_TO DO:_ Every entry should be copied exactly, with nothing added or dropped.

_AVAILABLE DATA:_

┄┄┄┄┄┄┄┄┄┄┄┄┄┄┄┄┄┄┄┄

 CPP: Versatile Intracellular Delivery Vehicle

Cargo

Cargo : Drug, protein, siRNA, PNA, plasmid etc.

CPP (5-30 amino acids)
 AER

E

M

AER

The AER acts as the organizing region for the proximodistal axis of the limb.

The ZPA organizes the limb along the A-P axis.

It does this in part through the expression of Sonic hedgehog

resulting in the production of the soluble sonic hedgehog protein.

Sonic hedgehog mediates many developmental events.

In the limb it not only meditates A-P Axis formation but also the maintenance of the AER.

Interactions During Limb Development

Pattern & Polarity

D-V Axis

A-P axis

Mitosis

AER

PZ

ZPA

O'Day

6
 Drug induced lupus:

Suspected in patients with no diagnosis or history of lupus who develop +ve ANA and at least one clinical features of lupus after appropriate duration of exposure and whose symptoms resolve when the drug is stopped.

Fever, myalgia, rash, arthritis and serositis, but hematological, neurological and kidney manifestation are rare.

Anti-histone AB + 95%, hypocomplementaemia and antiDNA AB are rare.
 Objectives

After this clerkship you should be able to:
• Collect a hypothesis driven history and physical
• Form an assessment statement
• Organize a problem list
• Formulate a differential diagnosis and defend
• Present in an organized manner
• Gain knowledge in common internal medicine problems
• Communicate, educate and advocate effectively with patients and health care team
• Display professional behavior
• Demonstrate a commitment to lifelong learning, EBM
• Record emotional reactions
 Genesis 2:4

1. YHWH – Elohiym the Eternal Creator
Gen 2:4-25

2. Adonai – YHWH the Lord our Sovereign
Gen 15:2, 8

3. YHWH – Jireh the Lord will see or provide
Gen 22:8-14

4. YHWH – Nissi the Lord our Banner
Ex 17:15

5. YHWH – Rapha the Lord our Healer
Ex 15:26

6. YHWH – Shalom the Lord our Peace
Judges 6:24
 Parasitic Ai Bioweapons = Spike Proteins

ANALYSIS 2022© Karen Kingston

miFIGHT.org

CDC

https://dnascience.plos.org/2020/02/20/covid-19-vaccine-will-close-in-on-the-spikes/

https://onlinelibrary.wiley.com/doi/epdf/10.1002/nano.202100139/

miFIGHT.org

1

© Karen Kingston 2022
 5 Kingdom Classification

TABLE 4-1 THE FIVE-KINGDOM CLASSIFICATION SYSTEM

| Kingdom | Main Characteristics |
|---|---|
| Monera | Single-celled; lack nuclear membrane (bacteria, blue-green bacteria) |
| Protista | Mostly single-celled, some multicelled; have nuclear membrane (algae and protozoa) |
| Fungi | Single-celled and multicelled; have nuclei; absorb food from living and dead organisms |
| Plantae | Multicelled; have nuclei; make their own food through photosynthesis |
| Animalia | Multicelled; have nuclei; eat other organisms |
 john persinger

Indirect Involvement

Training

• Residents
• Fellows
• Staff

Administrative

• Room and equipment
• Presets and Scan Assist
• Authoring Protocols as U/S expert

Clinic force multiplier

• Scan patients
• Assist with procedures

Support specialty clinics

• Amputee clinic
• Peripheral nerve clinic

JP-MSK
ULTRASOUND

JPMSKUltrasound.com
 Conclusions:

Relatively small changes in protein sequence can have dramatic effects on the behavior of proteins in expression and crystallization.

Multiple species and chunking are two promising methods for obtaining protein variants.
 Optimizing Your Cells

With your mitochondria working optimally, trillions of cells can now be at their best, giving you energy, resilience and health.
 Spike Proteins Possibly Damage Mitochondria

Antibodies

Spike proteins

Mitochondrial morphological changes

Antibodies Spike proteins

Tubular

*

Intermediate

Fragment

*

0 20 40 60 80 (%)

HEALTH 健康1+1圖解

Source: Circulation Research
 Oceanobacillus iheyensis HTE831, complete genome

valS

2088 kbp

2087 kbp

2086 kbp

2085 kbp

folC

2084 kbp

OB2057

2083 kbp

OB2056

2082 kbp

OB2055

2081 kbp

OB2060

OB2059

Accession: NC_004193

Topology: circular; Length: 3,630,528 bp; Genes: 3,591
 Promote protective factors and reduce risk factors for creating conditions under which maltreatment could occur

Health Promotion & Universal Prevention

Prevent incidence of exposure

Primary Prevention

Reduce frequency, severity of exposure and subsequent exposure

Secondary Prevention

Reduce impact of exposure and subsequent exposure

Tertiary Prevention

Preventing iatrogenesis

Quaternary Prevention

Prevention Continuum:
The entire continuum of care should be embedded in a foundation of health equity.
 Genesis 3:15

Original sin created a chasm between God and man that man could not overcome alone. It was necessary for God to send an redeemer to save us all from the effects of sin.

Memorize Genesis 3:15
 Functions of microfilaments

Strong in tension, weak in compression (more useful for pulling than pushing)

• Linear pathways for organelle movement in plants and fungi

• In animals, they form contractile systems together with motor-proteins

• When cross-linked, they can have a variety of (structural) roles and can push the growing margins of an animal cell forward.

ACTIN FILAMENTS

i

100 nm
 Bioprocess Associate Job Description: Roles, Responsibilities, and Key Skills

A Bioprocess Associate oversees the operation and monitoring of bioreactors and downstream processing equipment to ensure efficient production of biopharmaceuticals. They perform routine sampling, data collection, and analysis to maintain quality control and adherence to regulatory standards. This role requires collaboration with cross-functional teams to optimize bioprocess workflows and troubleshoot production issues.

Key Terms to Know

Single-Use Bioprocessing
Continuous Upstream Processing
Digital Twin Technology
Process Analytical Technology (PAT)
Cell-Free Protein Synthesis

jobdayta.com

┄┄┄┄┄┄┄┄┄┄┄┄┄┄┄┄┄┄┄┄

_ANSWER BELOW:_
 CPP: Versatile Intracellular Delivery Vehicle

Cargo

Cargo : Drug, protein, siRNA, PNA, plasmid etc.

CPP (5-30 amino acids)
 AER

E

M

AER

The AER acts as the organizing region for the proximodistal axis of the limb.

The ZPA organizes the limb along the A-P axis.

It does this in part through the expression of Sonic hedgehog

resulting in the production of the soluble sonic hedgehog protein.

Sonic hedgehog mediates many developmental events.

In the limb it not only meditates A-P Axis formation but also the maintenance of the AER.

Interactions During Limb Development

Pattern & Polarity

D-V Axis

A-P axis

Mitosis

AER

PZ

ZPA

O'Day

6
 Drug induced lupus:

Suspected in patients with no diagnosis or history of lupus who develop +ve ANA and at least one clinical features of lupus after appropriate duration of exposure and whose symptoms resolve when the drug is stopped.

Fever, myalgia, rash, arthritis and serositis, but hematological, neurological and kidney manifestation are rare.

Anti-histone AB + 95%, hypocomplementaemia and antiDNA AB are rare.
 Objectives

After this clerkship you should be able to:
• Collect a hypothesis driven history and physical
• Form an assessment statement
• Organize a problem list
• Formulate a differential diagnosis and defend
• Present in an organized manner
• Gain knowledge in common internal medicine problems
• Communicate, educate and advocate effectively with patients and health care team
• Display professional behavior
• Demonstrate a commitment to lifelong learning, EBM
• Record emotional reactions
 Genesis 2:4

1. YHWH – Elohiym the Eternal Creator
Gen 2:4-25

2. Adonai – YHWH the Lord our Sovereign
Gen 15:2, 8

3. YHWH – Jireh the Lord will see or provide
Gen 22:8-14

4. YHWH – Nissi the Lord our Banner
Ex 17:15

5. YHWH – Rapha the Lord our Healer
Ex 15:26

6. YHWH – Shalom the Lord our Peace
Judges 6:24
 Parasitic Ai Bioweapons = Spike Proteins

ANALYSIS 2022© Karen Kingston

miFIGHT.org

CDC

https://dnascience.plos.org/2020/02/20/covid-19-vaccine-will-close-in-on-the-spikes/

https://onlinelibrary.wiley.com/doi/epdf/10.1002/nano.202100139/

miFIGHT.org

1

© Karen Kingston 2022
 5 Kingdom Classification

TABLE 4-1 THE FIVE-KINGDOM CLASSIFICATION SYSTEM

| Kingdom | Main Characteristics |
|---|---|
| Monera | Single-celled; lack nuclear membrane (bacteria, blue-green bacteria) |
| Protista | Mostly single-celled, some multicelled; have nuclear membrane (algae and protozoa) |
| Fungi | Single-celled and multicelled; have nuclei; absorb food from living and dead organisms |
| Plantae | Multicelled; have nuclei; make their own food through photosynthesis |
| Animalia | Multicelled; have nuclei; eat other organisms |
 john persinger

Indirect Involvement

Training

• Residents
• Fellows
• Staff

Administrative

• Room and equipment
• Presets and Scan Assist
• Authoring Protocols as U/S expert

Clinic force multiplier

• Scan patients
• Assist with procedures

Support specialty clinics

• Amputee clinic
• Peripheral nerve clinic

JP-MSK
ULTRASOUND

JPMSKUltrasound.com
 Conclusions:

Relatively small changes in protein sequence can have dramatic effects on the behavior of proteins in expression and crystallization.

Multiple species and chunking are two promising methods for obtaining protein variants.
 Optimizing Your Cells

With your mitochondria working optimally, trillions of cells can now be at their best, giving you energy, resilience and health.
 Spike Proteins Possibly Damage Mitochondria

Antibodies

Spike proteins

Mitochondrial morphological changes

Antibodies Spike proteins

Tubular

*

Intermediate

Fragment

*

0 20 40 60 80 (%)

HEALTH 健康1+1圖解

Source: Circulation Research
 Oceanobacillus iheyensis HTE831, complete genome

valS

2088 kbp

2087 kbp

2086 kbp

2085 kbp

folC

2084 kbp

OB2057

2083 kbp

OB2056

2082 kbp

OB2055

2081 kbp

OB2060

OB2059

Accession: NC_004193

Topology: circular; Length: 3,630,528 bp; Genes: 3,591
 Promote protective factors and reduce risk factors for creating conditions under which maltreatment could occur

Health Promotion & Universal Prevention

Prevent incidence of exposure

Primary Prevention

Reduce frequency, severity of exposure and subsequent exposure

Secondary Prevention

Reduce impact of exposure and subsequent exposure

Tertiary Prevention

Preventing iatrogenesis

Quaternary Prevention

Prevention Continuum:
The entire continuum of care should be embedded in a foundation of health equity.
 Genesis 3:15

Original sin created a chasm between God and man that man could not overcome alone. It was necessary for God to send an redeemer to save us all from the effects of sin.

Memorize Genesis 3:15
 Functions of microfilaments

Strong in tension, weak in compression (more useful for pulling than pushing)

• Linear pathways for organelle movement in plants and fungi

• In animals, they form contractile systems together with motor-proteins

• When cross-linked, they can have a variety of (structural) roles and can push the growing margins of an animal cell forward.

ACTIN FILAMENTS

i

100 nm
 Bioprocess Associate Job Description: Roles, Responsibilities, and Key Skills

A Bioprocess Associate oversees the operation and monitoring of bioreactors and downstream processing equipment to ensure efficient production of biopharmaceuticals. They perform routine sampling, data collection, and analysis to maintain quality control and adherence to regulatory standards. This role requires collaboration with cross-functional teams to optimize bioprocess workflows and troubleshoot production issues.

Key Terms to Know

Single-Use Bioprocessing
Continuous Upstream Processing
Digital Twin Technology
Process Analytical Technology (PAT)
Cell-Free Protein Synthesis

jobdayta.com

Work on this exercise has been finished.